━━━━━ Entries provided
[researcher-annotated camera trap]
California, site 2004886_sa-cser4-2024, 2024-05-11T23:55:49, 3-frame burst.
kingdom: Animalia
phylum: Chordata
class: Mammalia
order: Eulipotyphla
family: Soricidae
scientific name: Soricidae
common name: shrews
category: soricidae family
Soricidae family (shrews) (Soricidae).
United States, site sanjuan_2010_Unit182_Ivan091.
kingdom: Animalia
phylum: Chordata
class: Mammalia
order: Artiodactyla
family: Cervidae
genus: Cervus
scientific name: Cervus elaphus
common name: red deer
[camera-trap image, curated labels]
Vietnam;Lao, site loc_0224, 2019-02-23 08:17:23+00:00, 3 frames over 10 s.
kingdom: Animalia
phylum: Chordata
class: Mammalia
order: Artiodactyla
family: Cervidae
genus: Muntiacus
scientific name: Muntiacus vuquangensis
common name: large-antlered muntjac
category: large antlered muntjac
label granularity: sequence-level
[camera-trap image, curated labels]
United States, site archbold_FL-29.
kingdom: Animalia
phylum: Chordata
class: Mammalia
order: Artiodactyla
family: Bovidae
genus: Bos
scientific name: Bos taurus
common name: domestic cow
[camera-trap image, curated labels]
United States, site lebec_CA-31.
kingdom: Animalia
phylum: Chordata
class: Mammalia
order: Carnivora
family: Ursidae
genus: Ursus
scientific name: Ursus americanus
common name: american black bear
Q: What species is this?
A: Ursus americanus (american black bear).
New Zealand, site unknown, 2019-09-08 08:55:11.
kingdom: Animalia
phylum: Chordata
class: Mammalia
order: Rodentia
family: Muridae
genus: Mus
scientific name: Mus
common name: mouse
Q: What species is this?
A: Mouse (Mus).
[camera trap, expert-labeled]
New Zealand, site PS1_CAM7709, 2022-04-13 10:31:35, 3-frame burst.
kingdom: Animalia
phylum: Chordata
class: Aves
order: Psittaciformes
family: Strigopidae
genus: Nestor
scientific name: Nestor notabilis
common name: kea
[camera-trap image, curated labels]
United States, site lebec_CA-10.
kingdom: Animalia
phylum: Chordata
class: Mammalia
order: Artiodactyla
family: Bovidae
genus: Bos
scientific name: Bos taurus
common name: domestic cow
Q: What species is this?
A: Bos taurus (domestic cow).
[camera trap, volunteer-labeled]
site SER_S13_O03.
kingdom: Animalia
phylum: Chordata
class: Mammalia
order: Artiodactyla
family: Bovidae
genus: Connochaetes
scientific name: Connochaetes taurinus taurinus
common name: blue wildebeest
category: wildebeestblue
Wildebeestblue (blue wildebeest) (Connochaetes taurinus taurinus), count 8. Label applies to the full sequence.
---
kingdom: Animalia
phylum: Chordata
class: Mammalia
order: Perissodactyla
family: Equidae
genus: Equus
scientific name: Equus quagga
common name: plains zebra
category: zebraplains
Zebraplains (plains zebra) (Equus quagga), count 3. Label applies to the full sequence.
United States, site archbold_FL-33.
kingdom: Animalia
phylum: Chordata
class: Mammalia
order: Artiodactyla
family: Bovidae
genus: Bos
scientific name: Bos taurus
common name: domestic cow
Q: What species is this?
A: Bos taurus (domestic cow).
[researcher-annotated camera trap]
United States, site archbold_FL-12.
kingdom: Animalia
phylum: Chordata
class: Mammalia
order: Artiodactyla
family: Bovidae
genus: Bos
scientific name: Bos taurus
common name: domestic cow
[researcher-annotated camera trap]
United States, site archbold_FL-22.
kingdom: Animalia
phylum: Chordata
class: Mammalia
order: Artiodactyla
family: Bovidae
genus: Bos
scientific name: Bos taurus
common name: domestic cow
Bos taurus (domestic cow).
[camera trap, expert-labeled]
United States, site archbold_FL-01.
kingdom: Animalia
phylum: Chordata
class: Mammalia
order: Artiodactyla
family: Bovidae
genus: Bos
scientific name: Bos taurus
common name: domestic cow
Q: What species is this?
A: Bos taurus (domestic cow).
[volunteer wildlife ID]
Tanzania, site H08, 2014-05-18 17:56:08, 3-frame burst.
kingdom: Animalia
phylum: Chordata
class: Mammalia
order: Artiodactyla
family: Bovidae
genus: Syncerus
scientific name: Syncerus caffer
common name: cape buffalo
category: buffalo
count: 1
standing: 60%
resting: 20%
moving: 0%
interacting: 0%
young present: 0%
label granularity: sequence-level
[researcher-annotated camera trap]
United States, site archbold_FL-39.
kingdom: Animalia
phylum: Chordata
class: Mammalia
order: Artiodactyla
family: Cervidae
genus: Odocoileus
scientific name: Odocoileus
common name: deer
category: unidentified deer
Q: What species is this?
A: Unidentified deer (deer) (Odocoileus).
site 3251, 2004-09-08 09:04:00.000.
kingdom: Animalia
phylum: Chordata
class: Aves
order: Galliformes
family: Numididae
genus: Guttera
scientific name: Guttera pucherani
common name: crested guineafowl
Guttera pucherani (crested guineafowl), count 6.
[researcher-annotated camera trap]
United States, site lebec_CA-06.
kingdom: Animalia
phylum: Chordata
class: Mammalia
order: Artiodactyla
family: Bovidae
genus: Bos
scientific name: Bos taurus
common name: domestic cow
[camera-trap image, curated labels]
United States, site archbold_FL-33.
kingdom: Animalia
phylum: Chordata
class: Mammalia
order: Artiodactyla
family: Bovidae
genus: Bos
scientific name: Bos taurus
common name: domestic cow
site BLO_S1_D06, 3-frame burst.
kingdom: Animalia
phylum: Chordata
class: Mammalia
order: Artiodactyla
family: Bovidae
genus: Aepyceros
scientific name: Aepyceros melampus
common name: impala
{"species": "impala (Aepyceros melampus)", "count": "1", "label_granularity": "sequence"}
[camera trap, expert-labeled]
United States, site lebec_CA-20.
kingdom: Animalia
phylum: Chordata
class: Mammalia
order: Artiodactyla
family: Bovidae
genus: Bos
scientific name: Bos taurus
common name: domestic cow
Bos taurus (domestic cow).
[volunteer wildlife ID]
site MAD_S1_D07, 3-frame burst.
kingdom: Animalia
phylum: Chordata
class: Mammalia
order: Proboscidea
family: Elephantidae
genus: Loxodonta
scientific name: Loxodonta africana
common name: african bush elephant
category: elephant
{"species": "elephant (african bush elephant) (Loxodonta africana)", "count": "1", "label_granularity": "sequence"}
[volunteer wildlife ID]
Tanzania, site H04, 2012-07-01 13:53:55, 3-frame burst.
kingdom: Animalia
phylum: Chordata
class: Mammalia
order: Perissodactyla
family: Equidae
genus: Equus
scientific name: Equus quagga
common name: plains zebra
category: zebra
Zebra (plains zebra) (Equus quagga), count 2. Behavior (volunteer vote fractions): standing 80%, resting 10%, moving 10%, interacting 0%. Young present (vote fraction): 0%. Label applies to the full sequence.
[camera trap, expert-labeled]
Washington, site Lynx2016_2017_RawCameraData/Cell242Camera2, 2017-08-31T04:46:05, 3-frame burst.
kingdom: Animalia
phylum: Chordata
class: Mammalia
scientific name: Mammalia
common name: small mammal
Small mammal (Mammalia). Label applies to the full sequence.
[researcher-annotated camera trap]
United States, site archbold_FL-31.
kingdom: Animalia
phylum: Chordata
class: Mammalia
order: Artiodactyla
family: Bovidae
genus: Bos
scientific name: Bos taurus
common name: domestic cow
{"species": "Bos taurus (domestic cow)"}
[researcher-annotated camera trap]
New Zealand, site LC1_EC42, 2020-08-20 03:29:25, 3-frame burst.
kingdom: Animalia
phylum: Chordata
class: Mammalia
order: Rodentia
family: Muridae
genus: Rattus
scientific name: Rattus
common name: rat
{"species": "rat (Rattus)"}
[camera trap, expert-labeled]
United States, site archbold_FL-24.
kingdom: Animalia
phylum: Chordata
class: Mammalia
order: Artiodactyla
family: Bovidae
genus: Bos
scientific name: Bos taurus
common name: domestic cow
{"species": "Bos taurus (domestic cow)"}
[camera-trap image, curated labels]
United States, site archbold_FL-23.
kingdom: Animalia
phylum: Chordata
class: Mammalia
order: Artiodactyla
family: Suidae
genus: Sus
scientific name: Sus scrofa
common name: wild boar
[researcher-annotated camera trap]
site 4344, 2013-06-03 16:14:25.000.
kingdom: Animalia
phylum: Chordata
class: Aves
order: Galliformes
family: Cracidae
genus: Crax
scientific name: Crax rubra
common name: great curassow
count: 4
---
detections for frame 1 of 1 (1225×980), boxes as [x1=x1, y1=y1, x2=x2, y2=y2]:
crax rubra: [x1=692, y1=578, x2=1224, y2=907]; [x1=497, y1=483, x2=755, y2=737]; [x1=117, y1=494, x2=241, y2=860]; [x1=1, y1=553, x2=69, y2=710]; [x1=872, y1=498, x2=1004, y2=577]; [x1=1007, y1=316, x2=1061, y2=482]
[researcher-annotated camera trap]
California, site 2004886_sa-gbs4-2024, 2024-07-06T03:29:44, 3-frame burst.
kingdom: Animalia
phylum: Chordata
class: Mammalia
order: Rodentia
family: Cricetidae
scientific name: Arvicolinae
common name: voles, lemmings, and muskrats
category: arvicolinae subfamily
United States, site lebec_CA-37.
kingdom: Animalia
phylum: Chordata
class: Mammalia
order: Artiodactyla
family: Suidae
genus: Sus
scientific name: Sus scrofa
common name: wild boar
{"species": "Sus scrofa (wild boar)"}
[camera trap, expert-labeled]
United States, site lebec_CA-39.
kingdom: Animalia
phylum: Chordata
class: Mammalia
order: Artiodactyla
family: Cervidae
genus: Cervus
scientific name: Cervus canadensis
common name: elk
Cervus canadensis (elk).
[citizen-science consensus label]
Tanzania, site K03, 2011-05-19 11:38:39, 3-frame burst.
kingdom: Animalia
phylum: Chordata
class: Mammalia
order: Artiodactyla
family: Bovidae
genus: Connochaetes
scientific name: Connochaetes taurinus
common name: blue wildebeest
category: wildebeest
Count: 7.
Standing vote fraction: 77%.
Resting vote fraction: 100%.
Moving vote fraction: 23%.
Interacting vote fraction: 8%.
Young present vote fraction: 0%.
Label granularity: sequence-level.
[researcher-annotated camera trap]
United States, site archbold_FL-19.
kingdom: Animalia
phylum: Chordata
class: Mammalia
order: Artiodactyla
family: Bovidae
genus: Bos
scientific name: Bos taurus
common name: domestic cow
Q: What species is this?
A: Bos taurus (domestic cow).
━━━━━━━━━━
Across the whole listing above, find every line with the string "Zealand" and copy it.

◆ **Expected answer**
New Zealand, site unknown, 2019-09-08 08:55:11.
New Zealand, site PS1_CAM7709, 2022-04-13 10:31:35, 3-frame burst.
New Zealand, site LC1_EC42, 2020-08-20 03:29:25, 3-frame burst.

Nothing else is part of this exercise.